Verilen görev 1: Aşağıdaki evlenme kararını anlatan metinde "1973’ün haziran ortalarıydı." sözlerinden "deyip onayladılar hemen." sözlerine kadar uzanan bölümü, iki uç da dahil olmak üzere, hiç değiştirmeden yinele.

Kaynak:
################
1973’ün haziran ortalarıydı. Görür görmez kafamız ve kalbimiz kaynaşıvermişti de sevgili
oluvermiştik hemen. Yaklaşık bir ay sonra da evlenmeye karar verdik.
Ne yapmak gerekirdi? Geleneğe uyup önce kız istenmeliydi ailesinden; değil mi ya!
Annemle birlikte gittik bir akşam, İstanbul’un Fatih ilçesindeki Fındıkzâde semtindeki
evlerine. Söyledik açıkça dileğimizi. Hiçbir bahane ve koşul ileri sürmeden, “Siz akıllı gençlersiniz.
Hayırlı uğurlu olsun kararınız.” deyip onayladılar hemen.
Bu önemli engeli aştığımıza göre, “Öyleyse nişanlanalım” dedik. Doğru ya, onca yıl beklemişiz,
yetmez miydi? Karar verip yüzük almak üzere çıktık Kapalıçarşı’ya. Girdiğimiz bir sarraf dükkânında en
ucuz, en gösterişsiz bir alyans seçti sevgilim. “Daha güzelleri varken, niçin ille de bu?” diye sordum da:
“Bu bir sembol… Ha 3 yüz liralık olmuş, ha 3 bin… Ne fark eder? ‘Evlilik için 20 bin liram var’
demedin mi sen? Ayağımızı yorganımıza göre uzatmalıyız. Borçsuz evlenelim ki zorlanmayalım
sonunda.” deyip kapattı konuyu. Nişan için basit bir alyans dışında ne bilezik aldırabildim, ne küpe…
Ne gerdanlık, ne kolye… Ne etek aldırabildim, ne bluz, ne elbise…
“Nişanlık için yeni giysiler almazsan, komşularım ne der, akrabalarım ne der!” demek aklına
bile gelmedi. Kendisine öylesine güvenli, öylesine bilinçli bir sevgilim vardı işte benim!
################
Çıkarılan bilgiler:
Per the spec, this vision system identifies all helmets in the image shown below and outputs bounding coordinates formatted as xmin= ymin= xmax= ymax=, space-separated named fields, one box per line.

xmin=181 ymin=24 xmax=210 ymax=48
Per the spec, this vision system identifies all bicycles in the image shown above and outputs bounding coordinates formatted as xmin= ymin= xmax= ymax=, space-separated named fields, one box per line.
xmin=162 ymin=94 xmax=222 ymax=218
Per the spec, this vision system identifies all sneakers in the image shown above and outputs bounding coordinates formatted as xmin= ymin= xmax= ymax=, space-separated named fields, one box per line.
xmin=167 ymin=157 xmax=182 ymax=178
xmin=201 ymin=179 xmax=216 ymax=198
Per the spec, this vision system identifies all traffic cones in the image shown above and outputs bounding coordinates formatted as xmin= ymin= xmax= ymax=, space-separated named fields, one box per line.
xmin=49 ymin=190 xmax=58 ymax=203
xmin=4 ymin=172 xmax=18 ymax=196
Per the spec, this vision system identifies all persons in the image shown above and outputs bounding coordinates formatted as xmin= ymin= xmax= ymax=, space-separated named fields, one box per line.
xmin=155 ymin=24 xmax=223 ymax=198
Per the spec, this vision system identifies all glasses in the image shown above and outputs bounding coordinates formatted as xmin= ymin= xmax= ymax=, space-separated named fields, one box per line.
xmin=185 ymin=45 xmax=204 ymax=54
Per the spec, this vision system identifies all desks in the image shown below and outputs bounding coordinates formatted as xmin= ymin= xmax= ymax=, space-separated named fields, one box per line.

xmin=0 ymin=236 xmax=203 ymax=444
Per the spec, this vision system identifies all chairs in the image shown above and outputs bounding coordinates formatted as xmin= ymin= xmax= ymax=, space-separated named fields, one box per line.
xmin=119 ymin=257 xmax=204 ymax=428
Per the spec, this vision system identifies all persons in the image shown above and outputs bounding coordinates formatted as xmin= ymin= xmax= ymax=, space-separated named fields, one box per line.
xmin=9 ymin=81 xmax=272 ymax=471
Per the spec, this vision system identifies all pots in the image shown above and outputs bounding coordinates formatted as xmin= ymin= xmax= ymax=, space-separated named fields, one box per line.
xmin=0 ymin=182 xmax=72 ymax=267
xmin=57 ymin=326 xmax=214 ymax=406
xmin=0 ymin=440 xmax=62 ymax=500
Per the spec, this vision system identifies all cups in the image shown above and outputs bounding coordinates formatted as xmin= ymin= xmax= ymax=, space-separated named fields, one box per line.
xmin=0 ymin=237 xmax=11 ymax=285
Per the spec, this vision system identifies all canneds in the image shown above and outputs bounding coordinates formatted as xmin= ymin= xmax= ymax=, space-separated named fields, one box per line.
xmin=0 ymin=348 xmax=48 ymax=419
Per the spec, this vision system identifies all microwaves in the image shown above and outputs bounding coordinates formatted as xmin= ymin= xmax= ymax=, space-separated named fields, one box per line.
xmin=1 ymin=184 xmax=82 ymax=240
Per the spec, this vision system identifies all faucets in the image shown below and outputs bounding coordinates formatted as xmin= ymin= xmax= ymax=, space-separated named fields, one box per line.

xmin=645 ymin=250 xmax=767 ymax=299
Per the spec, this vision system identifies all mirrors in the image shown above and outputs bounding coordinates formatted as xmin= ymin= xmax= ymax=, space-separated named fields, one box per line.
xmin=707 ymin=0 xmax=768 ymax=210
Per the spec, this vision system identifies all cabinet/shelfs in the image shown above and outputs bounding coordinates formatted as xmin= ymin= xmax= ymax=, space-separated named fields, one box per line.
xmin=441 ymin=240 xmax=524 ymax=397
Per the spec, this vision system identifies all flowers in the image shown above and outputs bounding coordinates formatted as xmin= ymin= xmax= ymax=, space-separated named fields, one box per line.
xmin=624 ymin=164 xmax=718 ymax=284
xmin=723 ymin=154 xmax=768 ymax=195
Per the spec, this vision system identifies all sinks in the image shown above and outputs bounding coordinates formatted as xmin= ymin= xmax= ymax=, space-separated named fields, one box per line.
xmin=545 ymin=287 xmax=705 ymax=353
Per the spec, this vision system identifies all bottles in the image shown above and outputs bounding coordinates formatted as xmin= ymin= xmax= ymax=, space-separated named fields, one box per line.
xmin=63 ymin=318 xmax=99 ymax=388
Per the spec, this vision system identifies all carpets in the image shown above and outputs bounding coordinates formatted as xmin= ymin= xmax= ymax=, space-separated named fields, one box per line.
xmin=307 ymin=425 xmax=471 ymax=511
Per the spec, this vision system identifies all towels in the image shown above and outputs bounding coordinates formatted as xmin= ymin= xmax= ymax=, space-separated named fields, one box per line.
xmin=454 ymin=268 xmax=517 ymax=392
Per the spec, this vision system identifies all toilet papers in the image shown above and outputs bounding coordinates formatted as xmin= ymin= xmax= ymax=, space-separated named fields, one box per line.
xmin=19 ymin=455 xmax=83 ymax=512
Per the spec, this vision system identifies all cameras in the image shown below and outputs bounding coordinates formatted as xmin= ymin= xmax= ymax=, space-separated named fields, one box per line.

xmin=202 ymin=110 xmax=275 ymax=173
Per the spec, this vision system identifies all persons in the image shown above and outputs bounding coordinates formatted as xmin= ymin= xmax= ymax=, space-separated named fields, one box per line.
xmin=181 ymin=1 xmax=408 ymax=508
################
Verilen görev 2: Kayıtlarda "Per the spec, this vision system identifies all carpets" ifadesini içeren satırdan "xmin=307 ymin=425 xmax=471 ymax=511" ifadesini içeren satıra kadar uzanan bölümü, iki uçtaki satırlar da dahil, birebir kopyala.

Yanıt 1:
1973’ün haziran ortalarıydı. Görür görmez kafamız ve kalbimiz kaynaşıvermişti de sevgili
oluvermiştik hemen. Yaklaşık bir ay sonra da evlenmeye karar verdik.
Ne yapmak gerekirdi? Geleneğe uyup önce kız istenmeliydi ailesinden; değil mi ya!
Annemle birlikte gittik bir akşam, İstanbul’un Fatih ilçesindeki Fındıkzâde semtindeki
evlerine. Söyledik açıkça dileğimizi. Hiçbir bahane ve koşul ileri sürmeden, “Siz akıllı gençlersiniz.
Hayırlı uğurlu olsun kararınız.” deyip onayladılar hemen.

Yanıt 2:
Per the spec, this vision system identifies all carpets in the image shown above and outputs bounding coordinates formatted as xmin= ymin= xmax= ymax=, space-separated named fields, one box per line.
xmin=307 ymin=425 xmax=471 ymax=511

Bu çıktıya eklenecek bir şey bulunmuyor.